It's quite evident that wikimedia's current network is a mess. We have
three rather dumb (but cheap) netgear gigabit switches, that offer some
manageability features. However, noone seems to know what's on which
ports. The interfaces to manage them seem rather limited (I don't know -
I don't have access to them), and the features they have lack those to
build a large network. It's quite clear that nobody really likes these
switches, and would like to buy other, better ones now we've run out of
switch ports again.
As projected server count for wikimedia in dec 2005 is about 500
servers, it's time to start properly planning the design of the network.
While complexity of the network increases, remote manageability becomes
more important. Most admin duties happen remotely, while only Jimbo has
physical access to the actual hardware. This way, admins are restricted
to telling him what to do, whenever he has time for it and is on
location. This really delays and complicates things, so I think it would
be good to make sure we build a network makes REMOTE management as easy
and flexible as possible, and keep required physical changes to a minimum.
This does require switches that are more expensive than the current
ones, and it is rather hard to justify the cost for them. Technically,
wikimedia projects CAN run on cheap, unmanageable switches, since they
DO the most important part of the job: switching, at gigabit speeds.

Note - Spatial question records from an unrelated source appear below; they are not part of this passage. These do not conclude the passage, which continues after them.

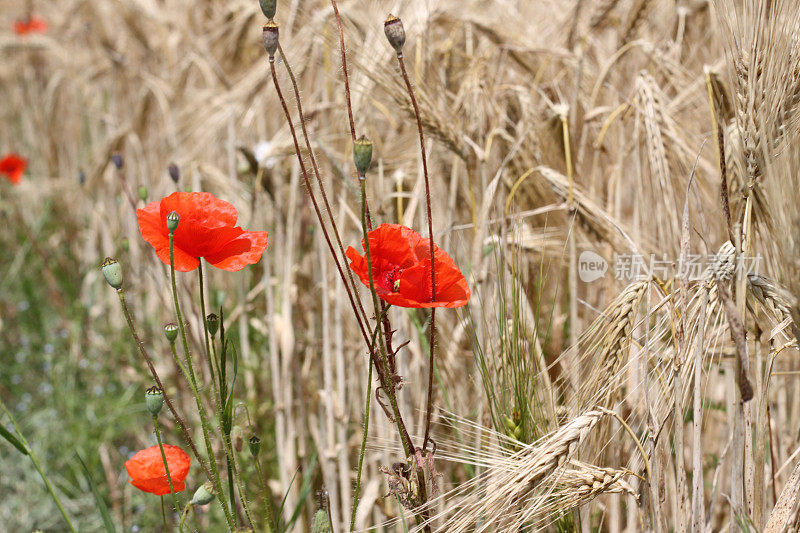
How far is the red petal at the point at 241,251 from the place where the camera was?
0.91 meters

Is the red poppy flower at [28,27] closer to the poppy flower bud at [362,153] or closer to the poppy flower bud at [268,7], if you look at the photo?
the poppy flower bud at [268,7]

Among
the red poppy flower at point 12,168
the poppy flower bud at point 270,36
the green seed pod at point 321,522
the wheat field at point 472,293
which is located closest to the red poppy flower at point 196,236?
the wheat field at point 472,293

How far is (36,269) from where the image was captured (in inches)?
133

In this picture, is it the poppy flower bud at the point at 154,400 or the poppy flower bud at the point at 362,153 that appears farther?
the poppy flower bud at the point at 154,400

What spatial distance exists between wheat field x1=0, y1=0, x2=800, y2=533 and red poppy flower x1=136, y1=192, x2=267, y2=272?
0.14m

However, with every new server and extra switch, remote manageability is
getting harder, and consequently, the network is getting a mess. Admins
don't know exactly what's on a port. It's barely documented, and they
can't find out through the switch's management interfaces either. In
case of network problems, there are hardly any graphs, logs or other
sources of information to find out what's going on. The current setup is
feasible when one has < 24 ports, but it gets really messy when the
network grows...
I think we need at least layer 2 switches with basic manageability
features. Basic as in what's basic in any medium to large company
network these days. Some features we really could use are:
* serial ports, so we can manage them out of band through a console
server even if the network is down
* SNMP, so we can properly graph statistics of the switch itself, and
the individual ports. VERY helpful in case of problems...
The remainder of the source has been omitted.